Aesop’s fables are known the world over for their conciseness and easy to remember moral lessons. Ambrose Bierce couldn’t help but poke fun a bit at the seriousness of these fables, and produced his own version of Aesop’s famous tales that usually end a little more realistically. Read both versions here, or at Gutenberg.org (Aesop’s here, Ambrose’s here), or listen to them performed by me, Kay Mack.
Aesop-The Man Bitten by a Dog
A man who had been bitten by a Dog went about in quest of someone who might heal him. A friend, meeting him and learning what he wanted, said, “If you would be cured, take a piece of bread, and dip it in the blood from your wound, and go and give it to the Dog that bit you.” The Man who had been bitten laughed at this advice and said, “Why? If I should do so, it would be as if I should beg every Dog in the town to bite me.”

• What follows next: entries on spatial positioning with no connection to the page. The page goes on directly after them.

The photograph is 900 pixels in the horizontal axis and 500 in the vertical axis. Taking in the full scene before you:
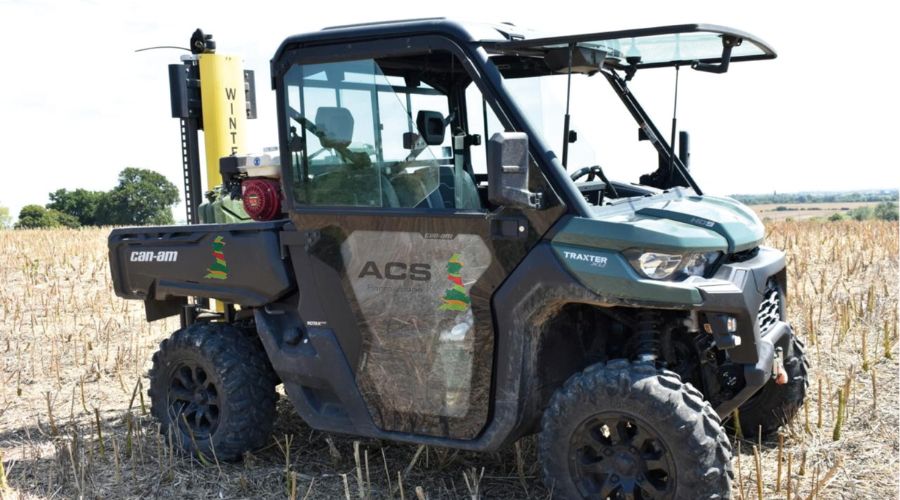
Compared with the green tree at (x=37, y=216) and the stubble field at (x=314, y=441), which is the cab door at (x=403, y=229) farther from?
the green tree at (x=37, y=216)

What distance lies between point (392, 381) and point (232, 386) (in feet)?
3.71

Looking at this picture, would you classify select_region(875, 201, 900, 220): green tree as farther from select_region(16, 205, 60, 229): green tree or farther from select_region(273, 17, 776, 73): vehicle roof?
select_region(16, 205, 60, 229): green tree

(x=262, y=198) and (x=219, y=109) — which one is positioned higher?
(x=219, y=109)

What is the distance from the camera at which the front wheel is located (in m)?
3.86

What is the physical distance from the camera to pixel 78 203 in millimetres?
54375

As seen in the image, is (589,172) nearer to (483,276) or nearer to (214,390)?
(483,276)

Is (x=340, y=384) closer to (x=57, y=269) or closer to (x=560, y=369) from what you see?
(x=560, y=369)

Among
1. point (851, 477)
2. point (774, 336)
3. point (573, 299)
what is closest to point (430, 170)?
point (573, 299)

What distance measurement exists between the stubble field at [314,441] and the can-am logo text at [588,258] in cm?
109

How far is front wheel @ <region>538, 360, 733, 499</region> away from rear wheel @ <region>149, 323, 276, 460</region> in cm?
195

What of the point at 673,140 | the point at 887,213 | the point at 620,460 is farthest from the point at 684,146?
the point at 887,213

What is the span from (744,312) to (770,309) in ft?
2.83

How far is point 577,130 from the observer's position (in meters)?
4.86

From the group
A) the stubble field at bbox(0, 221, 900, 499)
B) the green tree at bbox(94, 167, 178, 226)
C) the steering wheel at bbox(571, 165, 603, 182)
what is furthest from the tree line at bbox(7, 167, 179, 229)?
the steering wheel at bbox(571, 165, 603, 182)
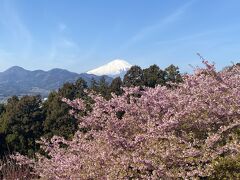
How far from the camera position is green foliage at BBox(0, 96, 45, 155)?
2530cm

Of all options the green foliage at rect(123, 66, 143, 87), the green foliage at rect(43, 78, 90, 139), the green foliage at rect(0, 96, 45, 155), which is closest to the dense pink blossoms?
the green foliage at rect(43, 78, 90, 139)

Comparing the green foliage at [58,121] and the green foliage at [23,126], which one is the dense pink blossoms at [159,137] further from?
the green foliage at [23,126]

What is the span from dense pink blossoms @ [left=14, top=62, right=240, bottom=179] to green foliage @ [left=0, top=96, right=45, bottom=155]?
16642 millimetres

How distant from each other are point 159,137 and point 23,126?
64.0 ft

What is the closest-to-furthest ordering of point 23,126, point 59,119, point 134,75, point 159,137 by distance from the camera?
point 159,137
point 59,119
point 23,126
point 134,75

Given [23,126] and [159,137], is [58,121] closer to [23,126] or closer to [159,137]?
[23,126]

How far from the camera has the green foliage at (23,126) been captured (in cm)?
2530

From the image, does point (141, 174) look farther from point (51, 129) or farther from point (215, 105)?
point (51, 129)

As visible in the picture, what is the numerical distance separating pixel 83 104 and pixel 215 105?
2.84m

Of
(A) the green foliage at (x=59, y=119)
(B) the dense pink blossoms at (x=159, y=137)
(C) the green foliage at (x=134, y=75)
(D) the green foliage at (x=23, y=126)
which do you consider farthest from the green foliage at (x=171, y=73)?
(B) the dense pink blossoms at (x=159, y=137)

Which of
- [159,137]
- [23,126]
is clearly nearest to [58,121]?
[23,126]

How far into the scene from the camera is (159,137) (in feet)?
23.2

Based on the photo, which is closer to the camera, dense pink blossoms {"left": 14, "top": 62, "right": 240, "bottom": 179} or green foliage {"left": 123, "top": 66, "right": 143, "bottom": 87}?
dense pink blossoms {"left": 14, "top": 62, "right": 240, "bottom": 179}

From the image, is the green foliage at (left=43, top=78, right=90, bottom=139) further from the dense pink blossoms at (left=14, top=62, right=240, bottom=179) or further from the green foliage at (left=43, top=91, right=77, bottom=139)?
the dense pink blossoms at (left=14, top=62, right=240, bottom=179)
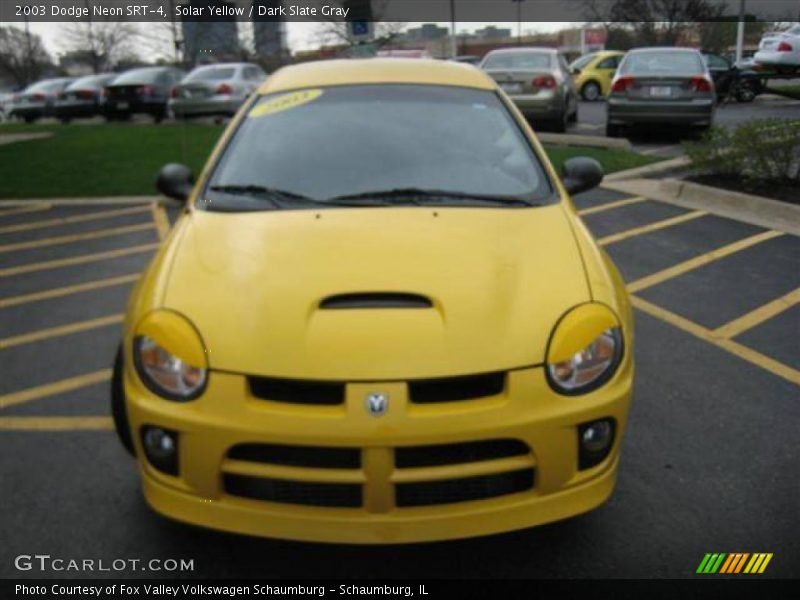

Benefits bestowed upon the evil-disposed increase their means of injuring you.
Ambrose-The Man and the Dog
A Man who had been bitten by a Dog was told that the wound would heal if he would dip a piece of bread in the blood and give it to the Dog. He did so.
“No,” said the Dog; “if I were to accept that, it might be thought that in biting you I was actuated by improper motives.”
“And by what motives were you actuated?” asked the Man.
“I desired,” replied the Dog, “merely to harmonise myself with the Divine Scheme of Things. I‘m a child of Nature.”